## TASK PROMPT
Pull out every line of the items below that contains the string "sensor", matching case exactly.

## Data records
* * * * *

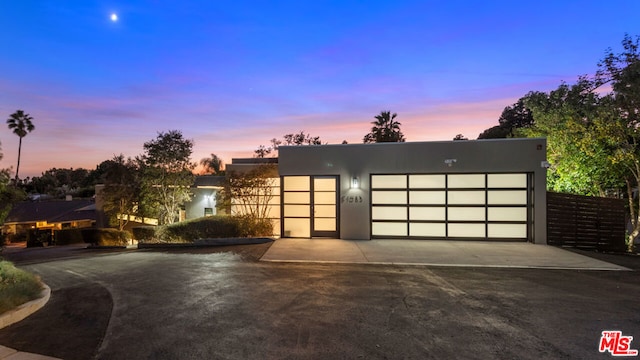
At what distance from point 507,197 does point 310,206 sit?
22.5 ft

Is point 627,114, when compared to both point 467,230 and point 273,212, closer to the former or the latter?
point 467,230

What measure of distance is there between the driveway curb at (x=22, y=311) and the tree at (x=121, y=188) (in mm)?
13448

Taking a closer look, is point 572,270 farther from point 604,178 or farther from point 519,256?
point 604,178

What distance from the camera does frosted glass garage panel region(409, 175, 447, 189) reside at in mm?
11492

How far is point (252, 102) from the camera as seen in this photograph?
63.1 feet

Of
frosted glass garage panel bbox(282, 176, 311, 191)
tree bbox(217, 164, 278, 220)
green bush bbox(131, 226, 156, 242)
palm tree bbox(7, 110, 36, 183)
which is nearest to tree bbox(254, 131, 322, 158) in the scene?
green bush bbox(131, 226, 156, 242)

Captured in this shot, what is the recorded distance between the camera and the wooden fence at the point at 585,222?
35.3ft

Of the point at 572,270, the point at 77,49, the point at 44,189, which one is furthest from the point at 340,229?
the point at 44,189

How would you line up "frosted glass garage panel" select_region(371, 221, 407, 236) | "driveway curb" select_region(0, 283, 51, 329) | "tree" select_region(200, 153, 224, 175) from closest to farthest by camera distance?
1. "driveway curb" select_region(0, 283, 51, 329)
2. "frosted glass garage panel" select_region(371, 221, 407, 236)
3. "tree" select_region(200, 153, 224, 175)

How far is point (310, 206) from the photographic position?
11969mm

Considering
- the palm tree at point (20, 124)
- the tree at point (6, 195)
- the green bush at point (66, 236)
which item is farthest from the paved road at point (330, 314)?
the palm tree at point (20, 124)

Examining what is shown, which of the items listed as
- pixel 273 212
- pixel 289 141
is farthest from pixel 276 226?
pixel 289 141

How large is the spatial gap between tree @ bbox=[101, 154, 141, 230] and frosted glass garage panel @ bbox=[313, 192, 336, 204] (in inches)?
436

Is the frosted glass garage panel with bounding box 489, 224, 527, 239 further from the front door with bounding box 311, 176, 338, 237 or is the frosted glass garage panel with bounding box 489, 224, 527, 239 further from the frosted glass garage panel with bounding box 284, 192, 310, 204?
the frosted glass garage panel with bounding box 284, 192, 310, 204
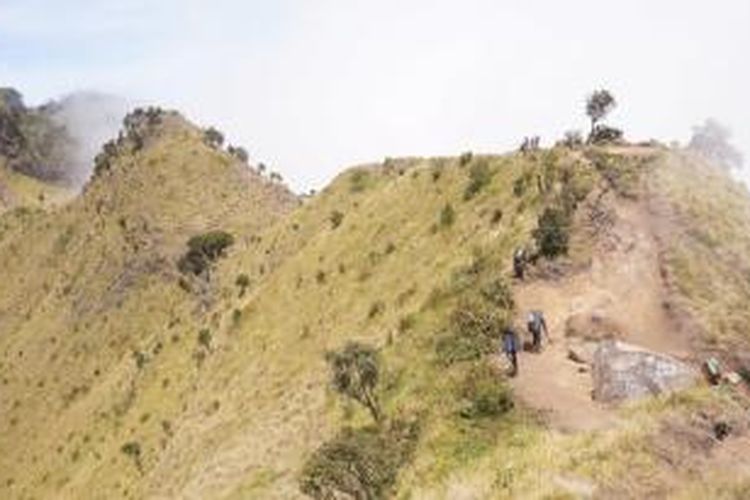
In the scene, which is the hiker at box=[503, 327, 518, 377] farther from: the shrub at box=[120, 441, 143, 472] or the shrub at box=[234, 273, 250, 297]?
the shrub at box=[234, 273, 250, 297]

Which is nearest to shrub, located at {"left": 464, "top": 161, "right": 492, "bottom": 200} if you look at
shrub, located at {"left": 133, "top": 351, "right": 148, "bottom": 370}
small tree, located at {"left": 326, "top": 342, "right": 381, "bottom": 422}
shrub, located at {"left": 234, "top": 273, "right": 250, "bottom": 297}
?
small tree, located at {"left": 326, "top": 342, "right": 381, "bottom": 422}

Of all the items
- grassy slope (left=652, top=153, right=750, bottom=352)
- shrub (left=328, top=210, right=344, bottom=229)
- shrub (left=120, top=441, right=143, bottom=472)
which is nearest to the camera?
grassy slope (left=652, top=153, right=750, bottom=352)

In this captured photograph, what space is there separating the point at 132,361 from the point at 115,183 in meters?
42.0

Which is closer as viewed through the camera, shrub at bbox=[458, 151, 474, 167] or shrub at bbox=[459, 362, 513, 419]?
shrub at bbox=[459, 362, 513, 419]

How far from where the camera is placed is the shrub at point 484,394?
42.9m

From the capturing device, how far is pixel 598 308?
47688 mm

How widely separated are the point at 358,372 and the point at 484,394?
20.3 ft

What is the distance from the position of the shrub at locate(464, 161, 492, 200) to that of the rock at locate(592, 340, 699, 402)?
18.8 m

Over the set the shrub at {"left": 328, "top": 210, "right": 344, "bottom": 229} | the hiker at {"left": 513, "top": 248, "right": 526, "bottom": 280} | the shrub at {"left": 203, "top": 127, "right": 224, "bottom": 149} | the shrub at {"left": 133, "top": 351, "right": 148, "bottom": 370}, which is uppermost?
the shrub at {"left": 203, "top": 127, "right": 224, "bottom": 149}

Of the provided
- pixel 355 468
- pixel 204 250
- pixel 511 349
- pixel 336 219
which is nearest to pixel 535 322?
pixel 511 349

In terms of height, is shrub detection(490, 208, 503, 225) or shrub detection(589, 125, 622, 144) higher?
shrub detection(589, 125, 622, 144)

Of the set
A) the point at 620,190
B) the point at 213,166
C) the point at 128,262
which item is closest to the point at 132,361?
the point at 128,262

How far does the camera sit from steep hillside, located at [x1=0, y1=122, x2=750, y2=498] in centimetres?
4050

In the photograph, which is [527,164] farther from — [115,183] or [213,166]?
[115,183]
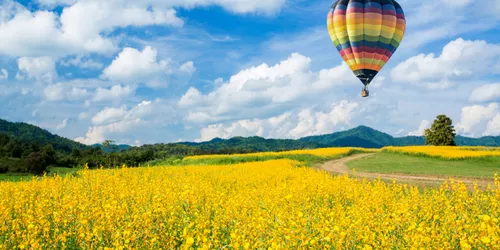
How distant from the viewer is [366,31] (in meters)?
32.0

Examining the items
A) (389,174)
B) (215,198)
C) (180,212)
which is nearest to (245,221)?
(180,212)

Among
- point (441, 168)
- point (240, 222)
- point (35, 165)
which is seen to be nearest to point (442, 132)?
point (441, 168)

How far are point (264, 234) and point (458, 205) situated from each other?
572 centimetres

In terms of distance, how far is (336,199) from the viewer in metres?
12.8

* * * * *

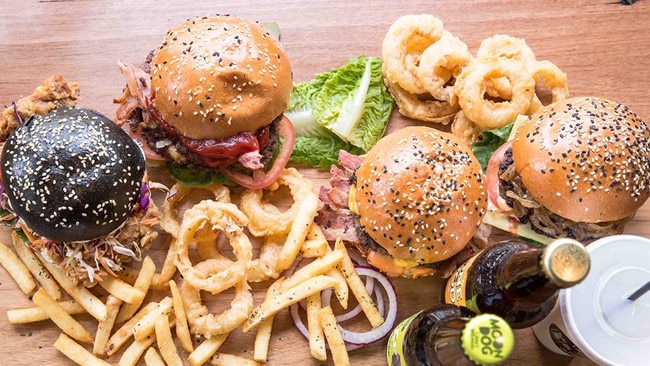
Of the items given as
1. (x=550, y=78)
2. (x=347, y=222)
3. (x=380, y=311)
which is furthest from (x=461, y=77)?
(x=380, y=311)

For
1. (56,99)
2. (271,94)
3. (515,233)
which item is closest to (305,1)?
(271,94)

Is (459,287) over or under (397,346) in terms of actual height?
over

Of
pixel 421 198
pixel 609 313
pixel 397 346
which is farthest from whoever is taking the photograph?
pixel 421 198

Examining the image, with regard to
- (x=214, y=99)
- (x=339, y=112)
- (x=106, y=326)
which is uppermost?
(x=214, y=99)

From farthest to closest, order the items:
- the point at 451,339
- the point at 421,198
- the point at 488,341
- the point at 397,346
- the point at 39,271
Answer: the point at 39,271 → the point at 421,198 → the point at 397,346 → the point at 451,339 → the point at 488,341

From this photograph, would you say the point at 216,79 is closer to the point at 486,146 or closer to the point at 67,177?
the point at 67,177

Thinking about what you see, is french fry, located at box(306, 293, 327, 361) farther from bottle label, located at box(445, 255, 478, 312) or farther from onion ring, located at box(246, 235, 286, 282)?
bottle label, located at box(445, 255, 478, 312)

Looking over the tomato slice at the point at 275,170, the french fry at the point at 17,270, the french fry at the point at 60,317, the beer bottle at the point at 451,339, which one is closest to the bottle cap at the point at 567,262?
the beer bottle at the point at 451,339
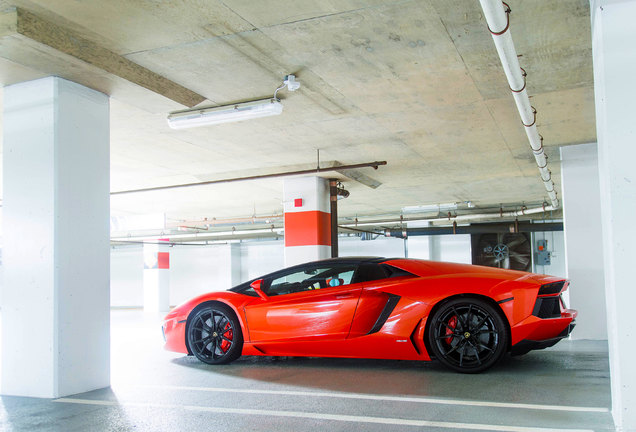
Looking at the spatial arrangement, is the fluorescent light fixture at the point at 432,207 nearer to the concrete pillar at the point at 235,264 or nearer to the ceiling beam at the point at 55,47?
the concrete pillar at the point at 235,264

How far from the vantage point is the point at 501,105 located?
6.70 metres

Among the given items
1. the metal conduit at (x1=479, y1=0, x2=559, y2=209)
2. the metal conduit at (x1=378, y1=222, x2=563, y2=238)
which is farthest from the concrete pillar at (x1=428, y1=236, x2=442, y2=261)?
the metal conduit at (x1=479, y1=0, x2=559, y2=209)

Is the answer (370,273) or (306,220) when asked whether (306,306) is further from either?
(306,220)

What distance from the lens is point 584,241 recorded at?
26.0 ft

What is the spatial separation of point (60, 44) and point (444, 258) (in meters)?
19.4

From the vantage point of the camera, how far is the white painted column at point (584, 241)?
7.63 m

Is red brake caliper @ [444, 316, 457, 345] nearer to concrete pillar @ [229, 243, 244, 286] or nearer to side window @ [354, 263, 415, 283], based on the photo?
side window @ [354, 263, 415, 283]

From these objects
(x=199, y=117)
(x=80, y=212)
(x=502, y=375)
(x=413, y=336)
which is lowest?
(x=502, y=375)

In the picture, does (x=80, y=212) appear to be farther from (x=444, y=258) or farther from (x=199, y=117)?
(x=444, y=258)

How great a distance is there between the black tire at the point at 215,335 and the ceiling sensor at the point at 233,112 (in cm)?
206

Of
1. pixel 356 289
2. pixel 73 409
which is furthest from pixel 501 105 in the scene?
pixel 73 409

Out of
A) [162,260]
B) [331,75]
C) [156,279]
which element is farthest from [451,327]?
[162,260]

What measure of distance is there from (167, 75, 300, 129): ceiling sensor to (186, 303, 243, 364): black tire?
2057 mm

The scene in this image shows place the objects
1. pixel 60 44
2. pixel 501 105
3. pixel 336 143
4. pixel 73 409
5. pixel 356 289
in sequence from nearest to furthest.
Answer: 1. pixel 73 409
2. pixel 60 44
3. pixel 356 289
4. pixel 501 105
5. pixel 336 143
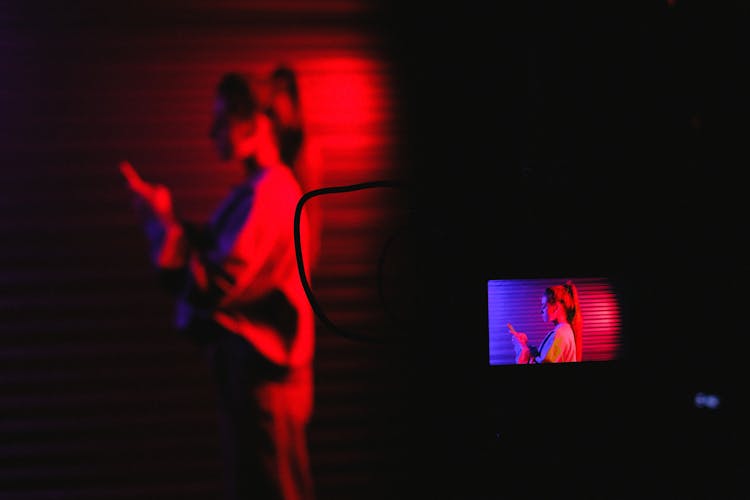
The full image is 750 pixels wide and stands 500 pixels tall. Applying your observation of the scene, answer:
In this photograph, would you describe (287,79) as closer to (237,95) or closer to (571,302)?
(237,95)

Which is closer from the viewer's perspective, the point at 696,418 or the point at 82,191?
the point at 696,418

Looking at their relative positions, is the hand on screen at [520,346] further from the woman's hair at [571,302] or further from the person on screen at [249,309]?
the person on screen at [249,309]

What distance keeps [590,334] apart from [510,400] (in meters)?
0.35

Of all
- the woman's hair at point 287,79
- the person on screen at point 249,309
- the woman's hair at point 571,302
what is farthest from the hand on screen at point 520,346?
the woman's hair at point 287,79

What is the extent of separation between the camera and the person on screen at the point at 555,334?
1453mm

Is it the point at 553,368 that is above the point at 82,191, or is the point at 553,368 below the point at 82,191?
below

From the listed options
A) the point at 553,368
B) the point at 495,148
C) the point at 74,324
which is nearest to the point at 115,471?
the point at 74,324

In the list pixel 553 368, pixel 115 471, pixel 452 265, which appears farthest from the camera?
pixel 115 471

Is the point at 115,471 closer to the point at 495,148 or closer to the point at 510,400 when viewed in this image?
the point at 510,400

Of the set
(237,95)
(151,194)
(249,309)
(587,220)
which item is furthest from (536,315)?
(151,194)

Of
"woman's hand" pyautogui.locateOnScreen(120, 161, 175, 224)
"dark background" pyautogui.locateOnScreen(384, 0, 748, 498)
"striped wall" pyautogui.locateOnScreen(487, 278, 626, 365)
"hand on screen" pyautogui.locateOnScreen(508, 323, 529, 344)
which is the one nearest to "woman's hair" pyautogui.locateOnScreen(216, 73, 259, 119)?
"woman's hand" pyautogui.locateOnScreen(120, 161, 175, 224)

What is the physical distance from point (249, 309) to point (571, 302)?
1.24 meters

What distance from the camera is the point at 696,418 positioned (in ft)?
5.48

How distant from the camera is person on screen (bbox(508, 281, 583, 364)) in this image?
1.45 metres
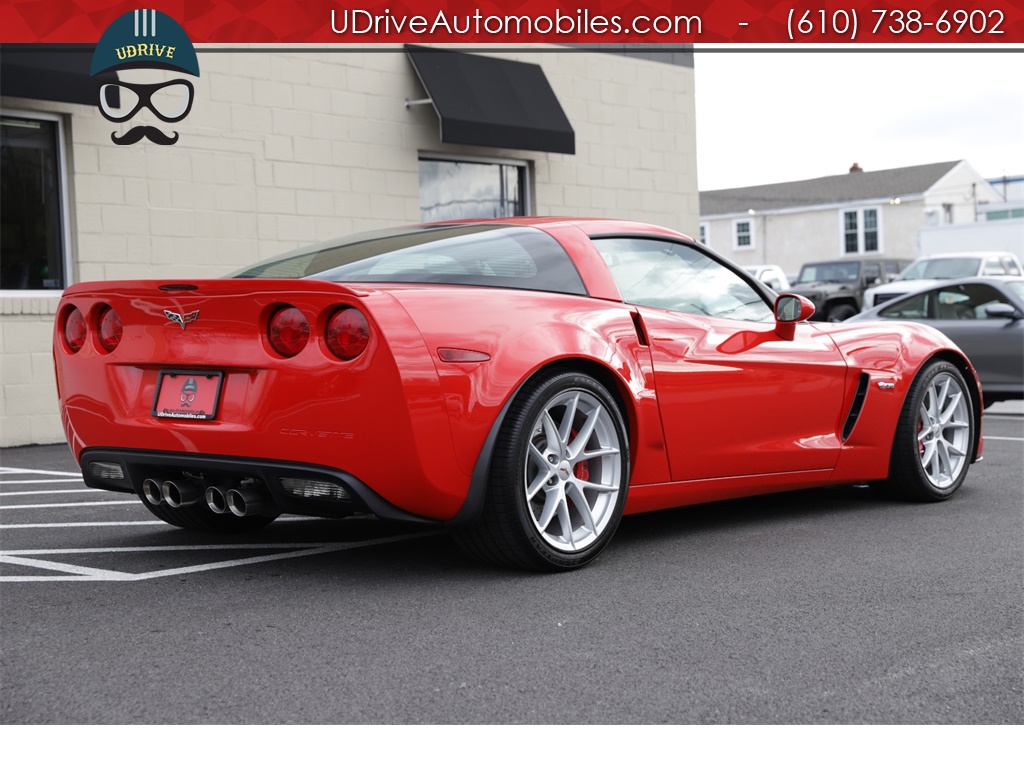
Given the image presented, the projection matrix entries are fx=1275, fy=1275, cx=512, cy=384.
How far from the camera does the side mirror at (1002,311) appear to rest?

* * * * *

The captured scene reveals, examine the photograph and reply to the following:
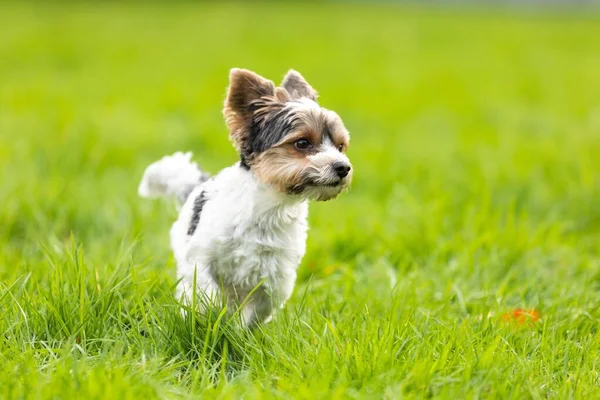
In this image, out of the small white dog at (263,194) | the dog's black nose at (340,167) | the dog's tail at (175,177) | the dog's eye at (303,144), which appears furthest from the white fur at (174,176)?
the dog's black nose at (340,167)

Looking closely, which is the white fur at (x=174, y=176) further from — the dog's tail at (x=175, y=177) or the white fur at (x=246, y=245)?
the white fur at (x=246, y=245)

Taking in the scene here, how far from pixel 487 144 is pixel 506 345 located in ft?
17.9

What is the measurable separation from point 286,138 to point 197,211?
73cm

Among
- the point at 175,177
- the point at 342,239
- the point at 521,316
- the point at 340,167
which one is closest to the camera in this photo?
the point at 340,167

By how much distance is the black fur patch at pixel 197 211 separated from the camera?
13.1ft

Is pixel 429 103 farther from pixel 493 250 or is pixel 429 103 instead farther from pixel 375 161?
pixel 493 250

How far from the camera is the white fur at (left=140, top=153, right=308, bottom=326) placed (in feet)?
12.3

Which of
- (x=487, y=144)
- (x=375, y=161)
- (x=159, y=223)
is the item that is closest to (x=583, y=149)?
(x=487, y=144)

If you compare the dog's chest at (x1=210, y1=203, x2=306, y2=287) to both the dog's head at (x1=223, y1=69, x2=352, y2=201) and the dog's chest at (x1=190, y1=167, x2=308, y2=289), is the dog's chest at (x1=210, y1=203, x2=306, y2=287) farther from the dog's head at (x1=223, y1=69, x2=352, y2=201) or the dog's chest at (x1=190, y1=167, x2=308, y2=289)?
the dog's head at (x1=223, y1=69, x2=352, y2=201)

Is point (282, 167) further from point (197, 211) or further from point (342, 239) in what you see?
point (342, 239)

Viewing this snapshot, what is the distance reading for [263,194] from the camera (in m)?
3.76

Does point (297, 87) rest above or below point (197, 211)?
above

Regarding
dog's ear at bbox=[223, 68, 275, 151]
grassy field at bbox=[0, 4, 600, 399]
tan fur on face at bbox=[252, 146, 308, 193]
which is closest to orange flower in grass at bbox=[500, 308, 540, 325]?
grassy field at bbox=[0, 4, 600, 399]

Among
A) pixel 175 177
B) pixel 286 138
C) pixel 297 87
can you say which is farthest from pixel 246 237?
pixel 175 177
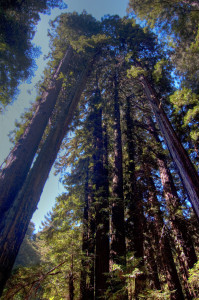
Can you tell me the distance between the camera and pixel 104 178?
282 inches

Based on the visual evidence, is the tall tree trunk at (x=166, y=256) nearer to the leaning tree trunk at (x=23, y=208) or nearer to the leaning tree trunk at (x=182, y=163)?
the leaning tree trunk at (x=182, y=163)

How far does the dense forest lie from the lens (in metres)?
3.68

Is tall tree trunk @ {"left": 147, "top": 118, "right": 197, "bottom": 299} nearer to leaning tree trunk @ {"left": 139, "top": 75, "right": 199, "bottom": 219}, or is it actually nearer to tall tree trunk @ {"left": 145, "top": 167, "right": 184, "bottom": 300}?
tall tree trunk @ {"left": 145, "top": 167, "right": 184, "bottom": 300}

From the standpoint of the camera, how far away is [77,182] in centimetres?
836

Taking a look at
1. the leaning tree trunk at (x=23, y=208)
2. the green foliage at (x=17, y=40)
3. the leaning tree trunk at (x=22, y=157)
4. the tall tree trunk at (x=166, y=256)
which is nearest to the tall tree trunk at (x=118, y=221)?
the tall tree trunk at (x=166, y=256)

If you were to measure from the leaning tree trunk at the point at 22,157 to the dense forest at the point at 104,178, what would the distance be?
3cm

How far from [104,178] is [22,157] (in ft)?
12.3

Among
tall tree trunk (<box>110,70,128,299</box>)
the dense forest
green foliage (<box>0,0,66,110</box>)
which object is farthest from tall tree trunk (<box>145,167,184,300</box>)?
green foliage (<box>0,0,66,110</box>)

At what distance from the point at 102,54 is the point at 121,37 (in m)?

* * * * *

## EXERCISE OUTPUT
How great a distance is there between the black tire at the point at 215,335 and the ceiling sensor at the point at 233,112 (in cm)?
What measure of distance is there from (167, 75, 300, 129): ceiling sensor to (186, 303, 243, 364): black tire?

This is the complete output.